• **Task instructions**
Each of the entries should be retyped precisely as it appears.

********

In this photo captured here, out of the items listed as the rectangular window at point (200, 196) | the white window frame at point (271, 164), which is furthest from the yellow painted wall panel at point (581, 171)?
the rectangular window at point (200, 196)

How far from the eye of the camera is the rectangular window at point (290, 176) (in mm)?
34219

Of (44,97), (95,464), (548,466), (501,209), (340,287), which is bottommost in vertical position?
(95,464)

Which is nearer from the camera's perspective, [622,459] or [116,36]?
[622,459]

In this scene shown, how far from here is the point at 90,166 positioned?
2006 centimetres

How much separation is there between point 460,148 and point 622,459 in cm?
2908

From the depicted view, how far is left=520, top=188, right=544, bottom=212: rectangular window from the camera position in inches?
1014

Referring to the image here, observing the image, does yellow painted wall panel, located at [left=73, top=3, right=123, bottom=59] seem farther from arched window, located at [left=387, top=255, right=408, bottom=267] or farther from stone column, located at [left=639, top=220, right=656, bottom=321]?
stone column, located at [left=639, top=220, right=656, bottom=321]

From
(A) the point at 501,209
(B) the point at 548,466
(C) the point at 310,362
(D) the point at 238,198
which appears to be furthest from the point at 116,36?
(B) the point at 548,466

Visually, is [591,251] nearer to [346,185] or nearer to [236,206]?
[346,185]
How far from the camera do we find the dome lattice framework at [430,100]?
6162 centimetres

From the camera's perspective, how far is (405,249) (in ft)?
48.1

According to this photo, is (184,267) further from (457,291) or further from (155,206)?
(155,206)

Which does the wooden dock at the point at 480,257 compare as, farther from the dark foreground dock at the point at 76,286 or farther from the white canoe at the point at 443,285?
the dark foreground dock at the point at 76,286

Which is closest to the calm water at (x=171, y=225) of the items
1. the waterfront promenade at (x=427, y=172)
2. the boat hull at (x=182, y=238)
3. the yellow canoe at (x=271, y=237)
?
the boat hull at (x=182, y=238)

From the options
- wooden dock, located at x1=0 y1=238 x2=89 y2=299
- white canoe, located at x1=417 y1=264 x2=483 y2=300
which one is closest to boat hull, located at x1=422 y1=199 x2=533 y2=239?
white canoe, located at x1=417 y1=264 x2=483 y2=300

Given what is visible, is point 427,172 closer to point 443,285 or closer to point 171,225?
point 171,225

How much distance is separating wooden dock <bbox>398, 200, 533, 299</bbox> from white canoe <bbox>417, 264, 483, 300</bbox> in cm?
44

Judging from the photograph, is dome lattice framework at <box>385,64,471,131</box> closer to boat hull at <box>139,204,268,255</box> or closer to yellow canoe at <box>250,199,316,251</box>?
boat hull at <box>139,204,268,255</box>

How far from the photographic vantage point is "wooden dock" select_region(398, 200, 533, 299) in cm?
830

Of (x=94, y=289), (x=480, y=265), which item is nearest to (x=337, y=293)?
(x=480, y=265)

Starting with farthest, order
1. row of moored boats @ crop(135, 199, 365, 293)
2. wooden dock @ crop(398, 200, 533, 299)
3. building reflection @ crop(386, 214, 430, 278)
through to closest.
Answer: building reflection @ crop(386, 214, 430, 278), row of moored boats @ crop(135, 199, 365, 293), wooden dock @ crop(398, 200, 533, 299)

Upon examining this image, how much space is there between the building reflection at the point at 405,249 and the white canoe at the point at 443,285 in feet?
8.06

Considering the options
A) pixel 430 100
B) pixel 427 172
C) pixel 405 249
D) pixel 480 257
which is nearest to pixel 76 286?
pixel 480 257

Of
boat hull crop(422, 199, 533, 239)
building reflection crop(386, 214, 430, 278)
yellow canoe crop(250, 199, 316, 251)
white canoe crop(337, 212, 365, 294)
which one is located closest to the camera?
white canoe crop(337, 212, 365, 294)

********

• **Full answer**
In this photo captured here, out of the items listed as the rectangular window at point (200, 196) | the white window frame at point (271, 164), which is furthest from the yellow painted wall panel at point (581, 171)?
the rectangular window at point (200, 196)

How far from the eye of the camera is the rectangular window at point (290, 176) (in mm)?
34219

Of (44,97), (95,464), (548,466), (501,209), (340,287), which is bottommost in vertical position?
(95,464)

Which is nearer from the camera's perspective, [622,459] or [116,36]?
[622,459]

In this scene shown, how far from here is the point at 90,166 positioned?
2006 centimetres

How much separation is there between point 460,148 and point 622,459 in cm?
2908

From the depicted view, how far is left=520, top=188, right=544, bottom=212: rectangular window from the camera position in inches?
1014

Referring to the image here, observing the image, does yellow painted wall panel, located at [left=73, top=3, right=123, bottom=59] seem farther from arched window, located at [left=387, top=255, right=408, bottom=267] or farther from stone column, located at [left=639, top=220, right=656, bottom=321]?
stone column, located at [left=639, top=220, right=656, bottom=321]

From
(A) the point at 501,209
(B) the point at 548,466
(C) the point at 310,362
(D) the point at 238,198
which appears to be furthest from the point at 116,36?
(B) the point at 548,466

Visually, is [591,251] nearer to [346,185] or nearer to [236,206]?
[346,185]
How far from the camera do we find the dome lattice framework at [430,100]?
6162 centimetres

From the camera's perspective, how far is (405,249) (in ft)?
48.1

According to this photo, is (184,267) further from (457,291) or further from (155,206)?
(155,206)

Which does the wooden dock at the point at 480,257 compare as, farther from the dark foreground dock at the point at 76,286 or farther from the white canoe at the point at 443,285?
the dark foreground dock at the point at 76,286

Which is closest to the calm water at (x=171, y=225) of the items
1. the waterfront promenade at (x=427, y=172)
2. the boat hull at (x=182, y=238)
3. the yellow canoe at (x=271, y=237)
?
the boat hull at (x=182, y=238)

From the options
- wooden dock, located at x1=0 y1=238 x2=89 y2=299
- white canoe, located at x1=417 y1=264 x2=483 y2=300
which one is closest to boat hull, located at x1=422 y1=199 x2=533 y2=239?
white canoe, located at x1=417 y1=264 x2=483 y2=300

Given what is visible, is point 427,172 closer to point 443,285 or closer to point 171,225?
point 171,225

How much distance is separating wooden dock <bbox>398, 200, 533, 299</bbox> from white canoe <bbox>417, 264, 483, 300</bbox> in cm?
44

Judging from the photograph, is dome lattice framework at <box>385,64,471,131</box> closer to boat hull at <box>139,204,268,255</box> or closer to yellow canoe at <box>250,199,316,251</box>?
boat hull at <box>139,204,268,255</box>

How far from the photographic vantage point is "wooden dock" select_region(398, 200, 533, 299) in cm?
830

Of (x=94, y=289), (x=480, y=265), which item is nearest to (x=337, y=293)?
(x=480, y=265)

Starting with farthest, order
1. row of moored boats @ crop(135, 199, 365, 293)
2. wooden dock @ crop(398, 200, 533, 299)
3. building reflection @ crop(386, 214, 430, 278)
through to closest.
Answer: building reflection @ crop(386, 214, 430, 278), row of moored boats @ crop(135, 199, 365, 293), wooden dock @ crop(398, 200, 533, 299)

Upon examining this image, how much space is there between the building reflection at the point at 405,249 and the white canoe at the point at 443,285 in feet?
8.06

Considering the options
A) pixel 430 100
B) pixel 427 172
C) pixel 405 249
D) pixel 480 257
which is nearest to pixel 76 286?
pixel 480 257

Of
boat hull crop(422, 199, 533, 239)
building reflection crop(386, 214, 430, 278)
yellow canoe crop(250, 199, 316, 251)
white canoe crop(337, 212, 365, 294)
which one is located closest to the camera?
white canoe crop(337, 212, 365, 294)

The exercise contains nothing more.